== AIM OF THE TASK ==
Print the rows below word for word, with nothing changed.

== RECORDS SHOWN ==
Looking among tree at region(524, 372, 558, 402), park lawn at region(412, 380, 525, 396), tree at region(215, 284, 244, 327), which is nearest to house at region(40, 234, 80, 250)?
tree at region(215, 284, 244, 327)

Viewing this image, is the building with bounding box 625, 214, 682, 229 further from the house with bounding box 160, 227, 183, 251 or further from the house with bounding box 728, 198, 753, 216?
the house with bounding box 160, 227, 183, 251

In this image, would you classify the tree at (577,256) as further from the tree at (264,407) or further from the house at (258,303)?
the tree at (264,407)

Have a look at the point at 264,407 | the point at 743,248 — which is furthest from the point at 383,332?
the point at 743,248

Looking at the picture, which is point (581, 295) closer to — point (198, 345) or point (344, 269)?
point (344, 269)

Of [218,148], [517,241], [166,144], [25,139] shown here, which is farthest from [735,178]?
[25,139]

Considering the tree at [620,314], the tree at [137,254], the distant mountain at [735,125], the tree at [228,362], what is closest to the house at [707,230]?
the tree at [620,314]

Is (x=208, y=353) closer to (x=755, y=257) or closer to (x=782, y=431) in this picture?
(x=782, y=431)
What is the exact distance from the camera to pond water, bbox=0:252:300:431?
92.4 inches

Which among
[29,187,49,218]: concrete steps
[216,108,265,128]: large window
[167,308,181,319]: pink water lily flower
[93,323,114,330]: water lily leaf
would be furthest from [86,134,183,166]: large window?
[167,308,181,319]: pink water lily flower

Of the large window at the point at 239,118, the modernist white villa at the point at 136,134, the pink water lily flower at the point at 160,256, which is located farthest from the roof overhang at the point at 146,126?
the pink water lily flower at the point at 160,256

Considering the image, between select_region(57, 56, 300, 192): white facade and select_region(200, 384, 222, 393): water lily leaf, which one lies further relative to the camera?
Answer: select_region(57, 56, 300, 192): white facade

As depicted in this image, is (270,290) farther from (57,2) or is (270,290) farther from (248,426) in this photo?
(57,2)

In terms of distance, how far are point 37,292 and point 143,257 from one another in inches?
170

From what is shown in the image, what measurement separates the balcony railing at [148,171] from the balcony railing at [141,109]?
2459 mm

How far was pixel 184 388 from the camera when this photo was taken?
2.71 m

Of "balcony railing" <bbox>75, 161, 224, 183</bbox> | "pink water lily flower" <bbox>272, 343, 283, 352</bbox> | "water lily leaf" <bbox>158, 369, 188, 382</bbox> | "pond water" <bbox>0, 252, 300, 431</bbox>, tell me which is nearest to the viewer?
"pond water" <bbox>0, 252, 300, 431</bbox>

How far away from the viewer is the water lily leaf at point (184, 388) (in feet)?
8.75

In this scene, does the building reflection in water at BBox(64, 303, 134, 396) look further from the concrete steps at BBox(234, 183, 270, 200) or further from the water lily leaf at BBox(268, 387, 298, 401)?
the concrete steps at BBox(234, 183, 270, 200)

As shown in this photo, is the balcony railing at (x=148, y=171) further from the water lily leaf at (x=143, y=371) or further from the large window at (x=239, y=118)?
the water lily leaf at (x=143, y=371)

== ANSWER TO THIS PROBLEM ==
Looking among tree at region(524, 372, 558, 402), park lawn at region(412, 380, 525, 396), tree at region(215, 284, 244, 327), which is nearest to house at region(40, 234, 80, 250)?
tree at region(215, 284, 244, 327)

Viewing this image, is the building with bounding box 625, 214, 682, 229 further from the house with bounding box 160, 227, 183, 251 or further from the house with bounding box 728, 198, 753, 216?
the house with bounding box 160, 227, 183, 251

In this image, would you classify the tree at (577,256) as further from the tree at (264,407) or further from the house at (258,303)?
the tree at (264,407)

Have a look at the point at 264,407 | the point at 743,248 — which is furthest from the point at 383,332?
the point at 743,248

Looking at the picture, which is point (581, 295) closer to — point (198, 345) or point (344, 269)?
point (344, 269)

Of [218,148], [517,241], [166,144], [25,139] shown here, which is farthest from [735,178]?
[25,139]

Considering the tree at [620,314], the tree at [137,254], the distant mountain at [735,125], the tree at [228,362], what is closest to the house at [707,230]?
the tree at [620,314]

Is (x=208, y=353) closer to (x=755, y=257) or closer to (x=782, y=431) in this picture?
(x=782, y=431)
What is the exact distance from the camera to pond water, bbox=0:252:300:431?
92.4 inches

Which among
[29,187,49,218]: concrete steps
[216,108,265,128]: large window
[167,308,181,319]: pink water lily flower
[93,323,114,330]: water lily leaf
would be furthest from [86,134,183,166]: large window?
[167,308,181,319]: pink water lily flower

Of the large window at the point at 239,118, the modernist white villa at the point at 136,134, the pink water lily flower at the point at 160,256, which is located farthest from the roof overhang at the point at 146,126?
the pink water lily flower at the point at 160,256

Considering the image, between select_region(57, 56, 300, 192): white facade and select_region(200, 384, 222, 393): water lily leaf, which one lies further relative to the camera?
Answer: select_region(57, 56, 300, 192): white facade

As depicted in this image, is (270,290) farther from (57,2) or is (270,290) farther from (248,426) in this photo?
(57,2)

In terms of distance, how far are point 37,292 and point 143,257 from one another in inches?
170

From what is shown in the image, what measurement separates the balcony railing at [148,171] from the balcony railing at [141,109]?
2459 mm

How far was pixel 184 388 from the camera when this photo was taken?
2.71 m

Of "balcony railing" <bbox>75, 161, 224, 183</bbox> | "pink water lily flower" <bbox>272, 343, 283, 352</bbox> | "water lily leaf" <bbox>158, 369, 188, 382</bbox> | "pond water" <bbox>0, 252, 300, 431</bbox>, tell me which is nearest to the viewer?
"pond water" <bbox>0, 252, 300, 431</bbox>

How far away from the viewer is the water lily leaf at point (184, 388) (in feet)?
8.75

In this scene, does the building reflection in water at BBox(64, 303, 134, 396) look further from the concrete steps at BBox(234, 183, 270, 200) or further from the water lily leaf at BBox(268, 387, 298, 401)?
the concrete steps at BBox(234, 183, 270, 200)

As shown in this photo, is the balcony railing at (x=148, y=171) further from the water lily leaf at (x=143, y=371) or further from the large window at (x=239, y=118)?
the water lily leaf at (x=143, y=371)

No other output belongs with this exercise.